The other study suggested that ATR, a kinase that activates CHK1, and ATM, a second upstream kinase in the DNA damage response, might be therapeutic targets in MLL-rearranged AML.
Both studies were published in Science Sigaling.
Laure David, of La Ligue Contre Le Cancer in Toulouse, France, and colleagues conducted this study.
The researchers integrated gene expression data with survival data from 198 AML patients who were previously treated with cytarabine-based chemotherapy.
The data showed that patients with high expression of CHEK1, the gene that encodes CHK1, had poor survival.
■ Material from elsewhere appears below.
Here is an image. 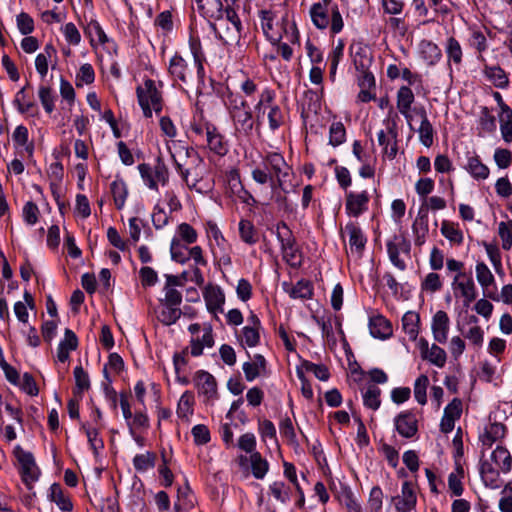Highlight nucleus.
Here are the masks:
<instances>
[{"mask_svg": "<svg viewBox=\"0 0 512 512\" xmlns=\"http://www.w3.org/2000/svg\"><path fill=\"white\" fill-rule=\"evenodd\" d=\"M194 382L198 394L205 397V402L218 397L217 381L211 373L205 370L197 371L194 376Z\"/></svg>", "mask_w": 512, "mask_h": 512, "instance_id": "39448f33", "label": "nucleus"}, {"mask_svg": "<svg viewBox=\"0 0 512 512\" xmlns=\"http://www.w3.org/2000/svg\"><path fill=\"white\" fill-rule=\"evenodd\" d=\"M188 247L184 244H181L180 240L177 238H173L170 245V253L173 261L185 264L190 260V256H187Z\"/></svg>", "mask_w": 512, "mask_h": 512, "instance_id": "09e8293b", "label": "nucleus"}, {"mask_svg": "<svg viewBox=\"0 0 512 512\" xmlns=\"http://www.w3.org/2000/svg\"><path fill=\"white\" fill-rule=\"evenodd\" d=\"M344 55V42L339 40L329 55L330 68L329 79L334 82L336 79L337 67Z\"/></svg>", "mask_w": 512, "mask_h": 512, "instance_id": "c03bdc74", "label": "nucleus"}, {"mask_svg": "<svg viewBox=\"0 0 512 512\" xmlns=\"http://www.w3.org/2000/svg\"><path fill=\"white\" fill-rule=\"evenodd\" d=\"M282 253H283L284 260L292 268L298 269V268H300L302 266V264H303V254H302V251H301V249H300V247L298 246L297 243H296V248L288 249V251H285V252H282Z\"/></svg>", "mask_w": 512, "mask_h": 512, "instance_id": "774afa93", "label": "nucleus"}, {"mask_svg": "<svg viewBox=\"0 0 512 512\" xmlns=\"http://www.w3.org/2000/svg\"><path fill=\"white\" fill-rule=\"evenodd\" d=\"M418 133L420 142L425 147L430 148L434 142V128L429 119L421 121Z\"/></svg>", "mask_w": 512, "mask_h": 512, "instance_id": "4d7b16f0", "label": "nucleus"}, {"mask_svg": "<svg viewBox=\"0 0 512 512\" xmlns=\"http://www.w3.org/2000/svg\"><path fill=\"white\" fill-rule=\"evenodd\" d=\"M479 473L486 487L498 489L501 486L500 472L488 460L480 459Z\"/></svg>", "mask_w": 512, "mask_h": 512, "instance_id": "f3484780", "label": "nucleus"}, {"mask_svg": "<svg viewBox=\"0 0 512 512\" xmlns=\"http://www.w3.org/2000/svg\"><path fill=\"white\" fill-rule=\"evenodd\" d=\"M492 461L500 467L503 473H508L512 469V456L504 446H497L491 454Z\"/></svg>", "mask_w": 512, "mask_h": 512, "instance_id": "f704fd0d", "label": "nucleus"}, {"mask_svg": "<svg viewBox=\"0 0 512 512\" xmlns=\"http://www.w3.org/2000/svg\"><path fill=\"white\" fill-rule=\"evenodd\" d=\"M283 466H284L285 477L295 486L297 493L301 494V499H298L296 501V506L301 509L305 505V496H304L303 489L300 486L298 479H297L296 468H295L294 464H292L290 462H284Z\"/></svg>", "mask_w": 512, "mask_h": 512, "instance_id": "58836bf2", "label": "nucleus"}, {"mask_svg": "<svg viewBox=\"0 0 512 512\" xmlns=\"http://www.w3.org/2000/svg\"><path fill=\"white\" fill-rule=\"evenodd\" d=\"M182 315V310L177 306H166L158 316V320L165 326L175 324Z\"/></svg>", "mask_w": 512, "mask_h": 512, "instance_id": "5fc2aeb1", "label": "nucleus"}, {"mask_svg": "<svg viewBox=\"0 0 512 512\" xmlns=\"http://www.w3.org/2000/svg\"><path fill=\"white\" fill-rule=\"evenodd\" d=\"M187 70H188L187 62L184 60V58L181 55L176 53L169 61L168 72H169L170 76L174 80H178L180 82L186 83L187 82V77H186Z\"/></svg>", "mask_w": 512, "mask_h": 512, "instance_id": "c85d7f7f", "label": "nucleus"}, {"mask_svg": "<svg viewBox=\"0 0 512 512\" xmlns=\"http://www.w3.org/2000/svg\"><path fill=\"white\" fill-rule=\"evenodd\" d=\"M224 105L230 113L248 108V103L239 93L233 92L226 86L221 93Z\"/></svg>", "mask_w": 512, "mask_h": 512, "instance_id": "393cba45", "label": "nucleus"}, {"mask_svg": "<svg viewBox=\"0 0 512 512\" xmlns=\"http://www.w3.org/2000/svg\"><path fill=\"white\" fill-rule=\"evenodd\" d=\"M252 475L256 479H263L269 470L268 461L259 452L250 455Z\"/></svg>", "mask_w": 512, "mask_h": 512, "instance_id": "ea45409f", "label": "nucleus"}, {"mask_svg": "<svg viewBox=\"0 0 512 512\" xmlns=\"http://www.w3.org/2000/svg\"><path fill=\"white\" fill-rule=\"evenodd\" d=\"M206 141L209 150L218 156H225L229 151L228 141L215 125L207 126Z\"/></svg>", "mask_w": 512, "mask_h": 512, "instance_id": "9b49d317", "label": "nucleus"}, {"mask_svg": "<svg viewBox=\"0 0 512 512\" xmlns=\"http://www.w3.org/2000/svg\"><path fill=\"white\" fill-rule=\"evenodd\" d=\"M191 434L196 446L206 445L211 440L210 430L204 424L195 425L191 430Z\"/></svg>", "mask_w": 512, "mask_h": 512, "instance_id": "0e129e2a", "label": "nucleus"}, {"mask_svg": "<svg viewBox=\"0 0 512 512\" xmlns=\"http://www.w3.org/2000/svg\"><path fill=\"white\" fill-rule=\"evenodd\" d=\"M460 276H465V274L460 272L455 276L453 285L461 291V295L464 297V306L468 307L477 297L476 286L472 277H468L465 282H458Z\"/></svg>", "mask_w": 512, "mask_h": 512, "instance_id": "bb28decb", "label": "nucleus"}, {"mask_svg": "<svg viewBox=\"0 0 512 512\" xmlns=\"http://www.w3.org/2000/svg\"><path fill=\"white\" fill-rule=\"evenodd\" d=\"M428 385H429V379H428V376L425 374H421L415 381L414 396H415L416 401L421 405H425L427 403L426 390H427Z\"/></svg>", "mask_w": 512, "mask_h": 512, "instance_id": "864d4df0", "label": "nucleus"}, {"mask_svg": "<svg viewBox=\"0 0 512 512\" xmlns=\"http://www.w3.org/2000/svg\"><path fill=\"white\" fill-rule=\"evenodd\" d=\"M281 436L287 440L288 444L298 446L296 432L290 417L285 416L279 423Z\"/></svg>", "mask_w": 512, "mask_h": 512, "instance_id": "8fccbe9b", "label": "nucleus"}, {"mask_svg": "<svg viewBox=\"0 0 512 512\" xmlns=\"http://www.w3.org/2000/svg\"><path fill=\"white\" fill-rule=\"evenodd\" d=\"M395 429L403 438H413L418 433V420L412 410L399 413L394 418Z\"/></svg>", "mask_w": 512, "mask_h": 512, "instance_id": "6e6552de", "label": "nucleus"}, {"mask_svg": "<svg viewBox=\"0 0 512 512\" xmlns=\"http://www.w3.org/2000/svg\"><path fill=\"white\" fill-rule=\"evenodd\" d=\"M141 90L142 96L152 105L154 112L159 115L162 112L164 100L162 92L156 87L155 81L150 78L145 79Z\"/></svg>", "mask_w": 512, "mask_h": 512, "instance_id": "ddd939ff", "label": "nucleus"}, {"mask_svg": "<svg viewBox=\"0 0 512 512\" xmlns=\"http://www.w3.org/2000/svg\"><path fill=\"white\" fill-rule=\"evenodd\" d=\"M262 166L265 167L268 174L271 175L276 188L287 193V190L284 188V182L286 177H288V172L284 171V168H289V166L287 165L284 156L278 152H268L263 157Z\"/></svg>", "mask_w": 512, "mask_h": 512, "instance_id": "20e7f679", "label": "nucleus"}, {"mask_svg": "<svg viewBox=\"0 0 512 512\" xmlns=\"http://www.w3.org/2000/svg\"><path fill=\"white\" fill-rule=\"evenodd\" d=\"M369 329L374 338L382 340L390 338L393 334L391 322L382 315L370 318Z\"/></svg>", "mask_w": 512, "mask_h": 512, "instance_id": "dca6fc26", "label": "nucleus"}, {"mask_svg": "<svg viewBox=\"0 0 512 512\" xmlns=\"http://www.w3.org/2000/svg\"><path fill=\"white\" fill-rule=\"evenodd\" d=\"M110 192L112 194L115 207L121 210L128 196V188L125 181L119 176L110 184Z\"/></svg>", "mask_w": 512, "mask_h": 512, "instance_id": "cd10ccee", "label": "nucleus"}, {"mask_svg": "<svg viewBox=\"0 0 512 512\" xmlns=\"http://www.w3.org/2000/svg\"><path fill=\"white\" fill-rule=\"evenodd\" d=\"M381 390L375 384L369 385L366 392L363 394V404L365 407L377 410L381 405Z\"/></svg>", "mask_w": 512, "mask_h": 512, "instance_id": "37998d69", "label": "nucleus"}, {"mask_svg": "<svg viewBox=\"0 0 512 512\" xmlns=\"http://www.w3.org/2000/svg\"><path fill=\"white\" fill-rule=\"evenodd\" d=\"M231 114V117L234 123L237 126V129L242 132L244 135L248 136L252 133L254 127L253 121V113L248 108L242 109L240 111H234Z\"/></svg>", "mask_w": 512, "mask_h": 512, "instance_id": "4be33fe9", "label": "nucleus"}, {"mask_svg": "<svg viewBox=\"0 0 512 512\" xmlns=\"http://www.w3.org/2000/svg\"><path fill=\"white\" fill-rule=\"evenodd\" d=\"M210 26L213 29L216 37L222 41L224 45H237L241 39L242 26L231 25L225 22L223 19L217 23L210 22Z\"/></svg>", "mask_w": 512, "mask_h": 512, "instance_id": "423d86ee", "label": "nucleus"}, {"mask_svg": "<svg viewBox=\"0 0 512 512\" xmlns=\"http://www.w3.org/2000/svg\"><path fill=\"white\" fill-rule=\"evenodd\" d=\"M402 504L408 510L415 508L417 503V496L413 488V483L411 481H405L402 484Z\"/></svg>", "mask_w": 512, "mask_h": 512, "instance_id": "052dcab7", "label": "nucleus"}, {"mask_svg": "<svg viewBox=\"0 0 512 512\" xmlns=\"http://www.w3.org/2000/svg\"><path fill=\"white\" fill-rule=\"evenodd\" d=\"M420 53L428 65H435L442 57L441 49L430 40L421 41Z\"/></svg>", "mask_w": 512, "mask_h": 512, "instance_id": "2f4dec72", "label": "nucleus"}, {"mask_svg": "<svg viewBox=\"0 0 512 512\" xmlns=\"http://www.w3.org/2000/svg\"><path fill=\"white\" fill-rule=\"evenodd\" d=\"M450 320L448 314L443 311H437L432 318V333L435 341L444 344L448 338Z\"/></svg>", "mask_w": 512, "mask_h": 512, "instance_id": "4468645a", "label": "nucleus"}, {"mask_svg": "<svg viewBox=\"0 0 512 512\" xmlns=\"http://www.w3.org/2000/svg\"><path fill=\"white\" fill-rule=\"evenodd\" d=\"M138 170L148 188L158 191V180L155 178L152 167L147 163H141L138 165Z\"/></svg>", "mask_w": 512, "mask_h": 512, "instance_id": "69168bd1", "label": "nucleus"}, {"mask_svg": "<svg viewBox=\"0 0 512 512\" xmlns=\"http://www.w3.org/2000/svg\"><path fill=\"white\" fill-rule=\"evenodd\" d=\"M476 277L483 288L494 285L495 279L490 269L484 262H478L476 265Z\"/></svg>", "mask_w": 512, "mask_h": 512, "instance_id": "680f3d73", "label": "nucleus"}, {"mask_svg": "<svg viewBox=\"0 0 512 512\" xmlns=\"http://www.w3.org/2000/svg\"><path fill=\"white\" fill-rule=\"evenodd\" d=\"M229 186L231 192L235 194L242 203L248 206H255L257 204V200L242 184L240 174L237 170L230 172Z\"/></svg>", "mask_w": 512, "mask_h": 512, "instance_id": "2eb2a0df", "label": "nucleus"}, {"mask_svg": "<svg viewBox=\"0 0 512 512\" xmlns=\"http://www.w3.org/2000/svg\"><path fill=\"white\" fill-rule=\"evenodd\" d=\"M49 500L54 502L63 512H71L73 510V503L70 497L64 494L59 483H53L50 486Z\"/></svg>", "mask_w": 512, "mask_h": 512, "instance_id": "a878e982", "label": "nucleus"}, {"mask_svg": "<svg viewBox=\"0 0 512 512\" xmlns=\"http://www.w3.org/2000/svg\"><path fill=\"white\" fill-rule=\"evenodd\" d=\"M39 100L47 114H51L55 109L57 95L48 85H40L38 90Z\"/></svg>", "mask_w": 512, "mask_h": 512, "instance_id": "4c0bfd02", "label": "nucleus"}, {"mask_svg": "<svg viewBox=\"0 0 512 512\" xmlns=\"http://www.w3.org/2000/svg\"><path fill=\"white\" fill-rule=\"evenodd\" d=\"M13 455L19 464V474L21 480L28 490L33 488V483L39 479L40 470L36 465L33 454L29 451H25L20 445H17L13 449Z\"/></svg>", "mask_w": 512, "mask_h": 512, "instance_id": "7ed1b4c3", "label": "nucleus"}, {"mask_svg": "<svg viewBox=\"0 0 512 512\" xmlns=\"http://www.w3.org/2000/svg\"><path fill=\"white\" fill-rule=\"evenodd\" d=\"M81 430L86 434L89 445L93 450V454L97 456L99 451L104 449V441L99 437L98 428H91L86 423H83L81 425Z\"/></svg>", "mask_w": 512, "mask_h": 512, "instance_id": "a19ab883", "label": "nucleus"}, {"mask_svg": "<svg viewBox=\"0 0 512 512\" xmlns=\"http://www.w3.org/2000/svg\"><path fill=\"white\" fill-rule=\"evenodd\" d=\"M259 16L261 18L262 30H263L264 34L266 35V37L271 41H279L281 38L280 36L277 38H272L269 36V31L272 30V28H273V21L278 16V10L275 8L267 9V10L262 9L259 12Z\"/></svg>", "mask_w": 512, "mask_h": 512, "instance_id": "79ce46f5", "label": "nucleus"}, {"mask_svg": "<svg viewBox=\"0 0 512 512\" xmlns=\"http://www.w3.org/2000/svg\"><path fill=\"white\" fill-rule=\"evenodd\" d=\"M429 207L426 203H423L418 211V214L412 224V232L414 235V243L416 246L421 247L425 241L429 232V219H428Z\"/></svg>", "mask_w": 512, "mask_h": 512, "instance_id": "1a4fd4ad", "label": "nucleus"}, {"mask_svg": "<svg viewBox=\"0 0 512 512\" xmlns=\"http://www.w3.org/2000/svg\"><path fill=\"white\" fill-rule=\"evenodd\" d=\"M203 298L209 312H223L225 295L220 286L208 283L203 289Z\"/></svg>", "mask_w": 512, "mask_h": 512, "instance_id": "9d476101", "label": "nucleus"}, {"mask_svg": "<svg viewBox=\"0 0 512 512\" xmlns=\"http://www.w3.org/2000/svg\"><path fill=\"white\" fill-rule=\"evenodd\" d=\"M415 96L412 89L409 86H401L397 91V108L399 112L405 116L406 119H410L411 106L414 103Z\"/></svg>", "mask_w": 512, "mask_h": 512, "instance_id": "b1692460", "label": "nucleus"}, {"mask_svg": "<svg viewBox=\"0 0 512 512\" xmlns=\"http://www.w3.org/2000/svg\"><path fill=\"white\" fill-rule=\"evenodd\" d=\"M320 106L321 104L318 95L312 90H307L304 93L303 101L301 104V118L303 122H306L310 113L317 114Z\"/></svg>", "mask_w": 512, "mask_h": 512, "instance_id": "c756f323", "label": "nucleus"}, {"mask_svg": "<svg viewBox=\"0 0 512 512\" xmlns=\"http://www.w3.org/2000/svg\"><path fill=\"white\" fill-rule=\"evenodd\" d=\"M483 73L485 77L493 83V85L500 89H505L509 86V78L503 68L499 65L489 66L484 64Z\"/></svg>", "mask_w": 512, "mask_h": 512, "instance_id": "5701e85b", "label": "nucleus"}, {"mask_svg": "<svg viewBox=\"0 0 512 512\" xmlns=\"http://www.w3.org/2000/svg\"><path fill=\"white\" fill-rule=\"evenodd\" d=\"M465 169L476 180H485L490 174L489 168L482 162L476 152H473L471 155L468 152Z\"/></svg>", "mask_w": 512, "mask_h": 512, "instance_id": "6ab92c4d", "label": "nucleus"}, {"mask_svg": "<svg viewBox=\"0 0 512 512\" xmlns=\"http://www.w3.org/2000/svg\"><path fill=\"white\" fill-rule=\"evenodd\" d=\"M346 141V129L342 122H333L329 129V144L337 147Z\"/></svg>", "mask_w": 512, "mask_h": 512, "instance_id": "3c124183", "label": "nucleus"}, {"mask_svg": "<svg viewBox=\"0 0 512 512\" xmlns=\"http://www.w3.org/2000/svg\"><path fill=\"white\" fill-rule=\"evenodd\" d=\"M425 360H428L435 366L442 368L446 364L447 354L443 348L436 344H432L430 350L428 351V354H426Z\"/></svg>", "mask_w": 512, "mask_h": 512, "instance_id": "bf43d9fd", "label": "nucleus"}, {"mask_svg": "<svg viewBox=\"0 0 512 512\" xmlns=\"http://www.w3.org/2000/svg\"><path fill=\"white\" fill-rule=\"evenodd\" d=\"M299 367H302L303 371L312 372L320 381H327L330 378L329 368L325 364H315L309 360H302Z\"/></svg>", "mask_w": 512, "mask_h": 512, "instance_id": "a18cd8bd", "label": "nucleus"}, {"mask_svg": "<svg viewBox=\"0 0 512 512\" xmlns=\"http://www.w3.org/2000/svg\"><path fill=\"white\" fill-rule=\"evenodd\" d=\"M446 54L449 62L453 61L455 64L462 62V48L459 41L455 37H449L446 45Z\"/></svg>", "mask_w": 512, "mask_h": 512, "instance_id": "13d9d810", "label": "nucleus"}, {"mask_svg": "<svg viewBox=\"0 0 512 512\" xmlns=\"http://www.w3.org/2000/svg\"><path fill=\"white\" fill-rule=\"evenodd\" d=\"M370 196L367 191L355 193L353 191H346L345 194V210L347 215L352 217H359L368 210Z\"/></svg>", "mask_w": 512, "mask_h": 512, "instance_id": "0eeeda50", "label": "nucleus"}, {"mask_svg": "<svg viewBox=\"0 0 512 512\" xmlns=\"http://www.w3.org/2000/svg\"><path fill=\"white\" fill-rule=\"evenodd\" d=\"M73 374L75 378V387L73 388V395L75 397H79L80 399H82L84 392L89 390L90 388L89 375L81 365H78L74 368Z\"/></svg>", "mask_w": 512, "mask_h": 512, "instance_id": "7c9ffc66", "label": "nucleus"}, {"mask_svg": "<svg viewBox=\"0 0 512 512\" xmlns=\"http://www.w3.org/2000/svg\"><path fill=\"white\" fill-rule=\"evenodd\" d=\"M127 426L130 435H134V431L137 429L147 430L150 427L149 417L145 412L137 411Z\"/></svg>", "mask_w": 512, "mask_h": 512, "instance_id": "e2e57ef3", "label": "nucleus"}, {"mask_svg": "<svg viewBox=\"0 0 512 512\" xmlns=\"http://www.w3.org/2000/svg\"><path fill=\"white\" fill-rule=\"evenodd\" d=\"M420 316L414 311L406 312L402 317V327L410 340H416L419 333Z\"/></svg>", "mask_w": 512, "mask_h": 512, "instance_id": "72a5a7b5", "label": "nucleus"}, {"mask_svg": "<svg viewBox=\"0 0 512 512\" xmlns=\"http://www.w3.org/2000/svg\"><path fill=\"white\" fill-rule=\"evenodd\" d=\"M441 233L449 241L461 244L463 242V233L460 229L456 228L453 223L443 220L441 225Z\"/></svg>", "mask_w": 512, "mask_h": 512, "instance_id": "6e6d98bb", "label": "nucleus"}, {"mask_svg": "<svg viewBox=\"0 0 512 512\" xmlns=\"http://www.w3.org/2000/svg\"><path fill=\"white\" fill-rule=\"evenodd\" d=\"M350 53L353 57V63L357 71H365L370 69L373 63V56L367 46H363L360 43L357 45L356 50L354 51V45H351Z\"/></svg>", "mask_w": 512, "mask_h": 512, "instance_id": "a211bd4d", "label": "nucleus"}, {"mask_svg": "<svg viewBox=\"0 0 512 512\" xmlns=\"http://www.w3.org/2000/svg\"><path fill=\"white\" fill-rule=\"evenodd\" d=\"M240 239L248 244L254 245L259 241V233L254 224L250 220L241 219L239 222Z\"/></svg>", "mask_w": 512, "mask_h": 512, "instance_id": "c9c22d12", "label": "nucleus"}, {"mask_svg": "<svg viewBox=\"0 0 512 512\" xmlns=\"http://www.w3.org/2000/svg\"><path fill=\"white\" fill-rule=\"evenodd\" d=\"M196 4V10L209 23L211 20H215V23H217L223 17V9L225 7L223 2H196Z\"/></svg>", "mask_w": 512, "mask_h": 512, "instance_id": "412c9836", "label": "nucleus"}, {"mask_svg": "<svg viewBox=\"0 0 512 512\" xmlns=\"http://www.w3.org/2000/svg\"><path fill=\"white\" fill-rule=\"evenodd\" d=\"M269 490L274 498L281 503H286L290 500V489L286 487L283 481H275L269 486Z\"/></svg>", "mask_w": 512, "mask_h": 512, "instance_id": "338daca9", "label": "nucleus"}, {"mask_svg": "<svg viewBox=\"0 0 512 512\" xmlns=\"http://www.w3.org/2000/svg\"><path fill=\"white\" fill-rule=\"evenodd\" d=\"M310 16L313 24L319 29H325L330 25L333 34L343 29V19L335 2H315L310 8Z\"/></svg>", "mask_w": 512, "mask_h": 512, "instance_id": "f257e3e1", "label": "nucleus"}, {"mask_svg": "<svg viewBox=\"0 0 512 512\" xmlns=\"http://www.w3.org/2000/svg\"><path fill=\"white\" fill-rule=\"evenodd\" d=\"M345 232L349 235V246L353 253L359 257L363 256L367 237L364 235L362 229L357 223L348 222L345 226Z\"/></svg>", "mask_w": 512, "mask_h": 512, "instance_id": "f8f14e48", "label": "nucleus"}, {"mask_svg": "<svg viewBox=\"0 0 512 512\" xmlns=\"http://www.w3.org/2000/svg\"><path fill=\"white\" fill-rule=\"evenodd\" d=\"M157 460L155 452L147 451L143 454H136L133 458V466L138 472H145L154 468Z\"/></svg>", "mask_w": 512, "mask_h": 512, "instance_id": "e433bc0d", "label": "nucleus"}, {"mask_svg": "<svg viewBox=\"0 0 512 512\" xmlns=\"http://www.w3.org/2000/svg\"><path fill=\"white\" fill-rule=\"evenodd\" d=\"M275 235L280 243L281 252L296 248L297 240L285 221L281 220L276 224Z\"/></svg>", "mask_w": 512, "mask_h": 512, "instance_id": "aec40b11", "label": "nucleus"}, {"mask_svg": "<svg viewBox=\"0 0 512 512\" xmlns=\"http://www.w3.org/2000/svg\"><path fill=\"white\" fill-rule=\"evenodd\" d=\"M479 126L486 133L496 131V118L487 106H482L480 109Z\"/></svg>", "mask_w": 512, "mask_h": 512, "instance_id": "de8ad7c7", "label": "nucleus"}, {"mask_svg": "<svg viewBox=\"0 0 512 512\" xmlns=\"http://www.w3.org/2000/svg\"><path fill=\"white\" fill-rule=\"evenodd\" d=\"M288 294L293 299L309 300L314 295L313 284L309 280L301 279L291 287Z\"/></svg>", "mask_w": 512, "mask_h": 512, "instance_id": "473e14b6", "label": "nucleus"}, {"mask_svg": "<svg viewBox=\"0 0 512 512\" xmlns=\"http://www.w3.org/2000/svg\"><path fill=\"white\" fill-rule=\"evenodd\" d=\"M258 107L264 109L268 119L269 129L275 132L285 125L289 117V109L282 107L276 102V92L273 89L265 88L259 96Z\"/></svg>", "mask_w": 512, "mask_h": 512, "instance_id": "f03ea898", "label": "nucleus"}, {"mask_svg": "<svg viewBox=\"0 0 512 512\" xmlns=\"http://www.w3.org/2000/svg\"><path fill=\"white\" fill-rule=\"evenodd\" d=\"M469 44L471 47H474L478 51V53H479L478 59L481 62H485V58L482 56V53L488 49V45H487V39H486L485 35L483 34V32H481L480 30H475V29L472 30L471 36L469 38Z\"/></svg>", "mask_w": 512, "mask_h": 512, "instance_id": "603ef678", "label": "nucleus"}, {"mask_svg": "<svg viewBox=\"0 0 512 512\" xmlns=\"http://www.w3.org/2000/svg\"><path fill=\"white\" fill-rule=\"evenodd\" d=\"M194 395L190 391H185L179 399L177 406V415L179 418H186L193 414Z\"/></svg>", "mask_w": 512, "mask_h": 512, "instance_id": "49530a36", "label": "nucleus"}]
</instances>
And patient cells with high CHK1 abundance were resistant to cytarabine.
However, when the researchers exposed the cells with high CHK1 abundance to the CHK1 inhibitor SCH900776, they observed “reduced clonogenic ability and progression of DNA replication in the presence of cytarabine.”
The team therefore concluded that treatment with a CHK1 inhibitor might overcome resistance to cytarabine-based treatments in AML. They also said that monitoring CHEK1 expression in AML patients could potentially predict outcomes and reveal patients who might benefit from treatment with a CHK1 inhibitor.
The second study was conducted by Isabel Morgado-Palacin, of the Spanish National Cancer Research Center in Madrid, and colleagues.
The researchers investigated ATR, which is the primary sensor of DNA replication stress, and ATM, a kinase that senses DNA double-strand breaks, as possible therapeutic targets in MLL-rearranged AML.
The team found that inhibiting ATR induced chromosomal breakage and death in murine AML-MLL cells in vitro. And inhibiting ATR in vivo reduced the tumor burden and prevented tumors from growing.
The researchers also found that inhibiting ATM prolonged survival in the mouse model of AML-MLL, which suggests that both ATR and ATM might be therapeutic targets in MLL-rearranged AML.